=== Written tasks ===
**a.** In the Prince Rainier Cup report, rewrite the paragraph beginning "Fairfield and" as a short list of the starting rows it describes. Give each row's drivers and their cars.
**b.** Using the Prince Rainier Cup report, decide whether each statement agrees with the text. Answer yes or no, and quote the deciding words.
(i) The 1,500 c.c. race was run over 50 laps.
(ii) The British cars faced nine Maseratis.
(iii) Seaman started the race in his Delage.
**c.** Reproduce everything in the Prince Rainier Cup report from "THE PRINCE RAINER" down to "educated at Oxford.".

THE PRINCE RAINER CUP RACE
THE PRINCE RAINIER CUP RACE
E.R.A.’S DECISIVE VICTORY OVER MASERATIS
In the 1,500 c.c. race run over 50 laps of the Monaco ” round the houses ‘ circuit on April 11th as a prelude to the Grand Prix on Easter Monday, the British E.R.A. marque scored a great triumph. ” B. Bira,” which name no longer cloaks the identity of Prince Birabongse, won the event and in so doing brought himself to the front rank of our English drivers, for such we may regard him since he lives here and was educated at Oxford.
E.R.A. machines were successful, too, in that they secured the second, third and fifth positions as well and might even have appeared more prominently in the list had not Pat Fairfield been excluded for a technical breach of the regulations.
It was no easy victory and the British cars, of which there were only seven, including six E.R.A.s and one Alta, had to combat no fewer than nine Maseratis as their most serious rivals with an Amilcar and a Bugatti also in the field and not to be overlooked. The sky was overcast with a threat of rain as the eighteen cars in the race were positioned on the starting grid. Absent from the official list were Seaman, winner of the Empire Trophy at Donington, whose rebuilt Grand Prix 1926 Delage could not be prepared in time. Trevoux, of Monte Carlo Rally fame, who should have paraded with an E.R.A., and Kohlrausch, the German driver, with his M.G. •
Earl Howe had succeeded in putting in the fastest lap during practice and therefore took a front-line position and with him were Raymond Mays (E.R.A.) and Tenni, , who was the Italian favourite. Actually three drivers had tied with practice times and as the result of a draw, the two just mentioned gained the favoured positions, Zehender’s Maserati taking the second row with Bianco on a sister car.
Fairfield and ” Bira ” with E.R.A.s and Villoresi (Maserati) formed a third row ; Kautz (Maserati) and Embiricos (E.R.A.) were in the fourth with Rovere and Ruesch (Maseratis) making the fifth.

=== Entries ===

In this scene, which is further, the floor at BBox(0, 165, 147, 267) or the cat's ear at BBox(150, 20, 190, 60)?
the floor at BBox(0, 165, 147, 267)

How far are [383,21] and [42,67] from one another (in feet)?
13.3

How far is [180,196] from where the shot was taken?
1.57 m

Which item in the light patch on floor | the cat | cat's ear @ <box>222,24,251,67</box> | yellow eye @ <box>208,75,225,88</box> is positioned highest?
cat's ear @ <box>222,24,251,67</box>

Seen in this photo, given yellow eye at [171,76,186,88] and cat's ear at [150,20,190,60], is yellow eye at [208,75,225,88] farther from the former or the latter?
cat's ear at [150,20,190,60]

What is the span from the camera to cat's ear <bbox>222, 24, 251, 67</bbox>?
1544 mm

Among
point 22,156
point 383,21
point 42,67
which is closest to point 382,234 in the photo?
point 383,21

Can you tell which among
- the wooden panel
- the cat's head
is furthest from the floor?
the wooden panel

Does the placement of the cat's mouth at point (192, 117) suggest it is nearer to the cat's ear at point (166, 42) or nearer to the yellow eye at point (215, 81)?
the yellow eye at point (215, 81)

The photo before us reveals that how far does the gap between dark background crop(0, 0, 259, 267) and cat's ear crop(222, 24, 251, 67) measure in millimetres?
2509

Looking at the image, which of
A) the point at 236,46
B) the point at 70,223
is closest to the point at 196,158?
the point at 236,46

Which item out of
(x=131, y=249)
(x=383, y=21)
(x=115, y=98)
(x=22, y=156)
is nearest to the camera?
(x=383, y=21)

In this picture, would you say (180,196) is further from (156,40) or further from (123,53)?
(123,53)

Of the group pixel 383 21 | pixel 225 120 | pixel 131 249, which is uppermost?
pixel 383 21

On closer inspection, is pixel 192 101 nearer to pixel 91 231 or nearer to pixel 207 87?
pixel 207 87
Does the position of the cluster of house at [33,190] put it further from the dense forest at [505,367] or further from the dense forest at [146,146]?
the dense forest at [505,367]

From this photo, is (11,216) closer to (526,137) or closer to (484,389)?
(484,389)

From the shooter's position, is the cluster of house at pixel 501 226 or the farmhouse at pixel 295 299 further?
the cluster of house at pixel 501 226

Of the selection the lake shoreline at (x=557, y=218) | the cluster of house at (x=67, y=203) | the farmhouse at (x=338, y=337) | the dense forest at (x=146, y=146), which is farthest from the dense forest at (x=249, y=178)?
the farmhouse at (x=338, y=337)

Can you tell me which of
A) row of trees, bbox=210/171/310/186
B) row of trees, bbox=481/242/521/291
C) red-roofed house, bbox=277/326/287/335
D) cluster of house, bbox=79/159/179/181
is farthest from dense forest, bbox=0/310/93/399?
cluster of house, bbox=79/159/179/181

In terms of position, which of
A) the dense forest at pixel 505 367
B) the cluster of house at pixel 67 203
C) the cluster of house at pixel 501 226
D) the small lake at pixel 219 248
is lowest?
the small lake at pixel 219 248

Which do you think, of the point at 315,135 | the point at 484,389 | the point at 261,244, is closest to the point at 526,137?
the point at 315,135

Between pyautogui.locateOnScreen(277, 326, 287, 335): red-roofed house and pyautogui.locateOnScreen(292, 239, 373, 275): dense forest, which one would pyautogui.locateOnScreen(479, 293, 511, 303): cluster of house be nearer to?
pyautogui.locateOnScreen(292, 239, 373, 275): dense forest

=== Answers to the exercises ===
**a.**
- Third row: Fairfield and "Bira" (E.R.A.s), with Villoresi (Maserati)
- Fourth row: Kautz (Maserati) and Embiricos (E.R.A.)
- Fifth row: Rovere and Ruesch (Maseratis)

**b.**
(i) Yes: "run over 50 laps of the Monaco"
(ii) Yes: "had to combat no fewer than nine Maseratis as their most serious rivals"
(iii) No: "Absent from the official list were Seaman, winner of the Empire Trophy at Donington, whose rebuilt Grand Prix 1926 Delage could not be prepared in time."

**c.**
THE PRINCE RAINER CUP RACE
THE PRINCE RAINIER CUP RACE
E.R.A.’S DECISIVE VICTORY OVER MASERATIS
In the 1,500 c.c. race run over 50 laps of the Monaco ” round the houses ‘ circuit on April 11th as a prelude to the Grand Prix on Easter Monday, the British E.R.A. marque scored a great triumph. ” B. Bira,” which name no longer cloaks the identity of Prince Birabongse, won the event and in so doing brought himself to the front rank of our English drivers, for such we may regard him since he lives here and was educated at Oxford.